‏ 1 Corinthians 3:8-9

To Build On the Foundation

1Cor 3:8. Every believer, including you, is a servant. A servant is someone who receives orders from a person in charge. There is someone above him. God is above all His servants and He orders each servant what he has got to do. It is all about His work and all servants must be aware of that. If everyone is focused on his own concern, nothing of God’s work will be done. The servants must be one. They should not work against one another nor should they have their own audience, but they should rather cooperate with each other, work together.

1Cor 3:9. The unity in the service for God is important. God knows how to reward everyone according to his conduct therein. When it says that we are “God’s” fellow workers, it means that we are fellow workers with one another and that we together are servants of God. It doesn’t mean that you are doing a certain task together with God. No, He is above you and together with other servants you can be busy for Him. That means that you should not focus on what people or groups expect from you or command you to do. Then you’re not concerned about God’s interests and His work, but the interests of people, which cause dissension with your fellow workers. In this way the unity disappears very soon.

In this verse you read about a “field” and a “building” right next to each other. Those are two very different things that you cannot interchange, can you? Yes, that’s right. But Paul moves over from one picture to the other picture. Both pictures actually present an area on which or in which God’s fellow workers work.

A ‘field’ is an area on which the worker is busy with the intention to harvest fruit from it. God very much wants to receive fruit. What Paul is saying here, is that the believers in Corinth together are the field. This also applies to all places where believers gather (just think of 1Cor 1:2). God wants to receive the glory He is worthy of from the lives of all believers together.

God’s building is also about the believers as one whole. They form together God’s building. When you think of a building, you think of dwelling. God dwells in the church. In 1Cor 3:16 of this chapter it is said like that. Also other things that have to do with a building are mentioned. You need a foundation, and also building materials and builders are needed.

1Cor 3:10-11. First the foundation. That is laid by Paul. He doesn’t boast of that. He says that he has laid the foundation “according to the grace of God which was given to him”. The honor of this goes to God. The foundation is therefore not something he himself has invented. The foundation “is Jesus Christ”. As “a wise master builder” Paul has presented Him to the Corinthians and nothing else in his preaching. There is no other foundation.

1Cor 3:12. Now the building can start. ‘But’, Paul warns, ‘take heed with what kind of material you build.’ The six building materials he mentions are divided into two groups. The first group contains three precious materials. They can pass the fire test. The second group contains three materials that are consumed by the fire and therefore are worthless for a good building. The mentality of the builder will determine with which material he is satisfied.
========================================================================
» **What you need to do**: Carry the commentary on 1 Corinthians 3 forward, starting right after its final sentence about the builder's mentality.
========================================================================
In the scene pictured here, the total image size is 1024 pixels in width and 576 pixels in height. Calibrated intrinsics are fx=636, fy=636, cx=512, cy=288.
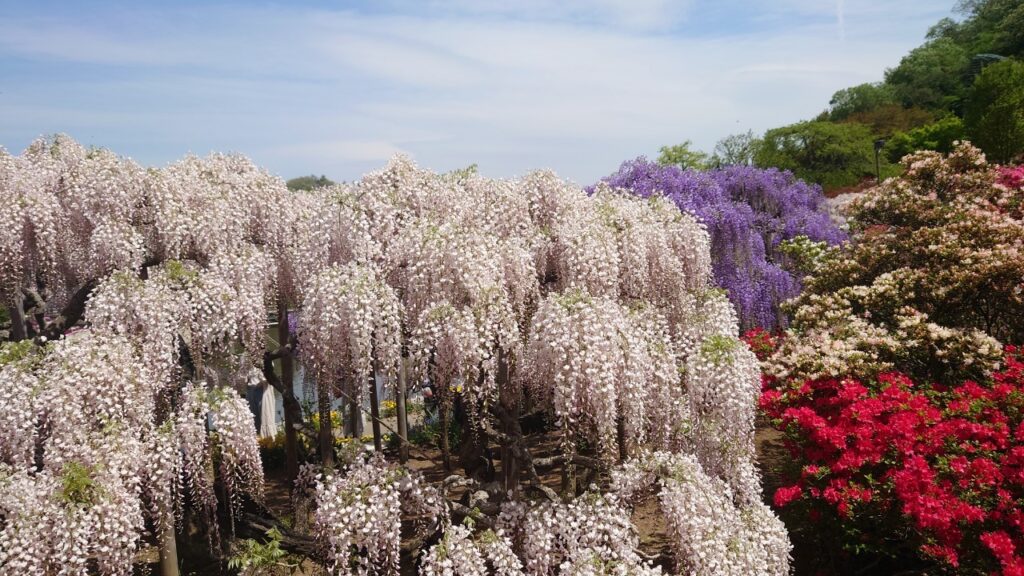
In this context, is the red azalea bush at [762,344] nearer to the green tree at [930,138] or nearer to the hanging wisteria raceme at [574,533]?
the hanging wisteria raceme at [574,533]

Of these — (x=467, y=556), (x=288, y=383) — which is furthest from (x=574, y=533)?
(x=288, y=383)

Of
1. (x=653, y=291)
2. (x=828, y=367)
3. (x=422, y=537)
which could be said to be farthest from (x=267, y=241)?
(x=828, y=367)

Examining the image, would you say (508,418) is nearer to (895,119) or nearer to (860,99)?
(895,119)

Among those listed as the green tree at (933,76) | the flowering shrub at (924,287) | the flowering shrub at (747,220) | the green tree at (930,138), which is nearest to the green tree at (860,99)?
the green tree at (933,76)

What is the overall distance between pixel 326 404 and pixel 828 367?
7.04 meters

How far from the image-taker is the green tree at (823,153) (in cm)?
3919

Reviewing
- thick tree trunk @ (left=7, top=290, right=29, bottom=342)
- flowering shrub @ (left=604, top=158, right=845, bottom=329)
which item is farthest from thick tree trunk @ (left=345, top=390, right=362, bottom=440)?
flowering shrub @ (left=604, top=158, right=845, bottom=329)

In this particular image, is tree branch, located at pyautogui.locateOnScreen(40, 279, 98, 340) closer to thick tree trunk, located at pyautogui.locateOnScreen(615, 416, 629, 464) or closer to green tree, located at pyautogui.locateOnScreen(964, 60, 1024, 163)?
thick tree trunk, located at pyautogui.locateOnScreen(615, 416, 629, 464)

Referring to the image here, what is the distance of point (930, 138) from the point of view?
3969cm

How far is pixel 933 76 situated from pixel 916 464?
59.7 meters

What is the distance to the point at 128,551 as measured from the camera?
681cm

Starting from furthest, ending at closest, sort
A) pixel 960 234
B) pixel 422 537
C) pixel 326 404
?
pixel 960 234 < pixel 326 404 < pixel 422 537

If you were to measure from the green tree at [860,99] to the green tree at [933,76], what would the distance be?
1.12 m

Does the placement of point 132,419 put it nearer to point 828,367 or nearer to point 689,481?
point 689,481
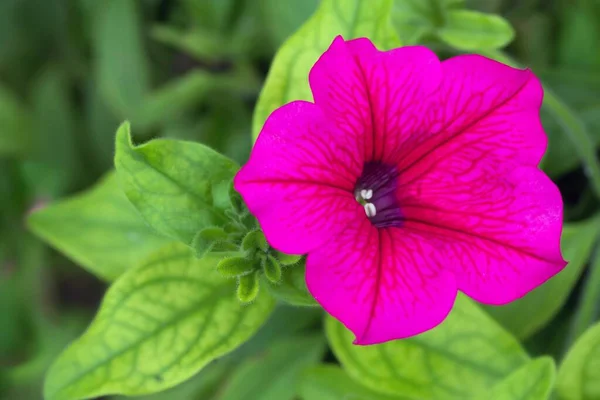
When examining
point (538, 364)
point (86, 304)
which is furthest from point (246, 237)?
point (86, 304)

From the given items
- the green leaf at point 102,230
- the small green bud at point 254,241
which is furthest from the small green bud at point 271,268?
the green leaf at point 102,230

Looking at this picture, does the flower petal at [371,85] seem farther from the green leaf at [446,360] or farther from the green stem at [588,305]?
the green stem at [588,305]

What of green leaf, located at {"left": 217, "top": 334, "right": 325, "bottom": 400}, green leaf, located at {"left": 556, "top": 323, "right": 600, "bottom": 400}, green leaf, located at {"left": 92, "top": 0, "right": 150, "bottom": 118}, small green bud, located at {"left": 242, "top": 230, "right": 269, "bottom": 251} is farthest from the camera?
========================================================================
» **Task response**:
I already said: it is a picture. These pictures present something from which we can draw a spiritual lesson. As you know, the believers together form the church of God. In the Bible, the church of God is compared with a bride, a body, and also with a house. The comparison with the bride we will talk about later. Here it is about the church as a house. That is a rather more difficult picture than a body or bride because you can see the church as a house from two points of view.

Actually, you read in the Bible about the church as a house that is built by God and also as a house that is built by people. When it is about a house that is built by God, do you think that God will use materials that will be consumed by fire? That is impossible. When God is building a house, He uses only good materials. You can read about God building the church as a house for example in Matthew 16, Ephesians 2 and 1 Peter 2 (Mt 16:18; Eph 2:20-22; 1Pet 2:4-5).

But you read also in the Bible about the church as a house that is built by people. This is how it is presented here: “But each man must be careful how he builds on it.” And then it is possible that wrong materials, which are not fire proof, are used.

You might somewhat sense what the materials present. Believers are presented as gold, silver and precious stones; wood, hay and straw are a picture of unbelievers.

How do you have to imagine the building? It may be as follows. You preach the gospel. People are attracted. There are people who acknowledge their guilt before God. You yourself are convinced that they are sincere and honest and you accept them as Christians. You baptize them and at that time they confess that they step out from the world (baptism is a funeral), while they then enter Christianity. By your action to baptize them, they enter the area of the house of God to which professing Christianity is also compared. In this way you contribute to the construction of the house of God. However, you may be mistaken, what is impossible with God. Therefore you should take heed how you build.

I realize that my explanation is rather brief, but I hope that the general intention and also the issue of this section are clear to you.

There is another way you can build. The way you pass on something from the Bible can be right or wrong. Do you pass on God’s thoughts or do you pass on your own thoughts? That is something that also applies to me immediately by writing all this to you. I continually have to ask myself whether I clarify God’s Word to you in the correct way. The same applies to our way of life. What example do we give? Do we also apply to ourselves what the Bible says about how God wants us to behave and look like? If we are willing to do all things according to God’s will, we will surely make God’s building stronger. Anywhere we do not do so, we weaken it.

1Cor 3:13-15. There comes a day that everything we have learnt and done will be revealed. Your and my work will be tested in the fire. That means that God’s holiness will test everything that we have done and said. And He does not make mistakes in His judgments. What remains, He shall reward. We suffer loss by what will be consumed and will therefore not be rewarded.

Thankfully, we ourselves shall be saved. Our work can be wrong, but our salvation is assured in Christ. Let us make efforts to be builders who are building with good materials in the construction of God’s house.

Now read 1 Corinthians 3:8-15 again.

Reflection: How are you building?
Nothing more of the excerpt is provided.